Sylvie doesn’t cry out. I don’t think she can feel much of the pain, at least.
“I’m sorry,” I murmur to her, rocking her motionless body. “I’ll fix it as soon as I can.”
Quinn’s flame stops the bleeding, thank the gods, but it leaves a terrible mark of burnt flesh on Sylvie’s thigh. She’s so weak, and I have no fucking idea what to do about whatever is keeping her from moving.
It chills me to the bone. It reminds me of losing my mother, how her body went before her mind. It was just after my magic settled, just after I’d begun to feel her and others. I felt her trapped in there for days, unable to move or speak. And then I felt her mind slip away too.
It was horrible. I can’t bear it again.
“I’m going to fix this,” I promise Sylvie. “I don’t know how, but I’m going to.”
“What the fuck happened? Where’s your magic?” asks Quinn.

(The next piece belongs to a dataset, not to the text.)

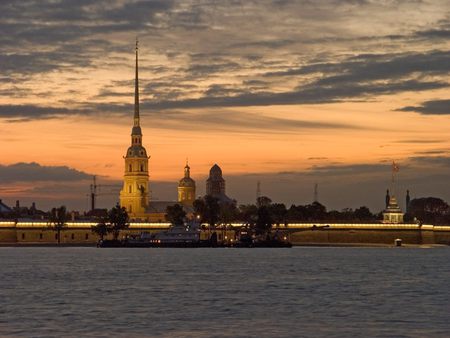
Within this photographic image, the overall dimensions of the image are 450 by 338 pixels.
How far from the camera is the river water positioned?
68.0 metres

“Don’t light the candle,” I say as she gets near it. “It’s poison. That’s what has been affecting my magic. Did you find the shadow-born?”
“Yeah, and about twenty alchemists guarding them. More than half of them fled once the fighting really got going. Are you alright here? I should make sure more of them haven’t shown up.”
Quinn’s fire won’t be able to heal my ankle; I’m going to need to wait until I can heal myself to be able to walk, if that even works. Sylvie needs help, but not the kind that fire can provide. “If any of the alchemists are alive, send them here to heal her. A nature-born, if they have one.”
“You got it,” she says. “What about her?” she asks as she nudges Zara’s stilling body with her foot.
Her feelings are fading. Maybe there was a chance for her, but it passed long ago.
If I’m honest with myself, it passed the moment she touched Sylvie.
“It’s too late for her,” I say. “Go.”